¿Qué es lo más absurdo del actual sistema económico?

Que cuando hemos alcanzado la mayor capacidad productiva de la historia se registren los mayores niveles de pobreza y desigualdad conocidos. Que tengamos a nuestro alcance más productos y más baratos que nunca pero a costa de perder el empleo. Que el dinero haya dejado de ser un instrumento de medida para convertirse en una mercancía en sí misma, que vive totalmente al margen de la actividad productiva. Que la economía haya perdido de vista su principal objetivo, que es el bienestar de las personas. Y que todo esto, además, lleve al sistema al colapso. Estamos al final de la escapada.

¿Y cómo se ha llegado a este punto?

Desde los años 80, las empresas se han embarcado en una carrera por la reducción de costes, desplazando la producción a los lugares donde el empleo es más barato y las regulaciones sociales y medioambientales más laxas.

Esa es la lógica del capitalismo.

Sí, pero ahora se ha llevado el espíritu del lucro hasta el paroxismo.
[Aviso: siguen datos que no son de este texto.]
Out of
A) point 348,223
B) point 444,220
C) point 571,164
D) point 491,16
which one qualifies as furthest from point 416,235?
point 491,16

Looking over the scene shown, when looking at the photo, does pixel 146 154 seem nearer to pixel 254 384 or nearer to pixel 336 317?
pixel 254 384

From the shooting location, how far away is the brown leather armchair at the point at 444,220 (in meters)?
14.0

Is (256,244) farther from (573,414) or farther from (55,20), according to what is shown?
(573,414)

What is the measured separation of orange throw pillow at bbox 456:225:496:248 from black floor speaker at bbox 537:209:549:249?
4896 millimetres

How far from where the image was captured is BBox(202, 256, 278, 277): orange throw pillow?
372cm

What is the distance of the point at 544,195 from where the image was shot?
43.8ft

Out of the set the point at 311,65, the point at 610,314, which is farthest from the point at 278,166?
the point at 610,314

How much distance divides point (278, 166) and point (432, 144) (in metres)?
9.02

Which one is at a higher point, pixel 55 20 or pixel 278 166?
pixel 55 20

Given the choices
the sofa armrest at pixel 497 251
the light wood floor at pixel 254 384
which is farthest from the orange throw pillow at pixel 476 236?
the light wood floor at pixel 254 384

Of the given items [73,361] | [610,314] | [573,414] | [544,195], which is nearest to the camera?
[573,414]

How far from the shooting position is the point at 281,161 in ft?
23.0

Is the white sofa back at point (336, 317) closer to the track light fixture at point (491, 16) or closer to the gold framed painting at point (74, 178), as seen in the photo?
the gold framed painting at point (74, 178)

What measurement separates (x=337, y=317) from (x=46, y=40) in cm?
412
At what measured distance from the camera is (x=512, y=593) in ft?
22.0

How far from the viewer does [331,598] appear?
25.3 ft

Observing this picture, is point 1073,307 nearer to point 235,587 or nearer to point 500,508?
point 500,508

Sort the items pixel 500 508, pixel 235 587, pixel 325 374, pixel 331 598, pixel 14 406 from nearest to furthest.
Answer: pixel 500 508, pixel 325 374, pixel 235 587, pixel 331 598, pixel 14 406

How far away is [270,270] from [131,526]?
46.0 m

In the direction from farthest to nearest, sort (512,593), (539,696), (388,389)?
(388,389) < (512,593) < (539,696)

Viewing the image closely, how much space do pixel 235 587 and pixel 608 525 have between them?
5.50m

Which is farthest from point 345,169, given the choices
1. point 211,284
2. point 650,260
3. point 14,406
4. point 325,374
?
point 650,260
Y durante el mismo periodo, la economía se ha impuesto a la política. Nos han convencido de que las decisiones económicas son técnicas, no ideológicas. De que vivimos en el único mundo posible, donde no gobiernan las ideologías, sino el sentido común. De que el libre comercio es bueno y el intervencionismo, malo. Y que hay que desregular la economía porque el mercado es el mejor mecanismo de asignación de recursos. Y nada de eso es cierto.

Por tanto, hay que sustituir al mercado como centro de la toma de decisiones.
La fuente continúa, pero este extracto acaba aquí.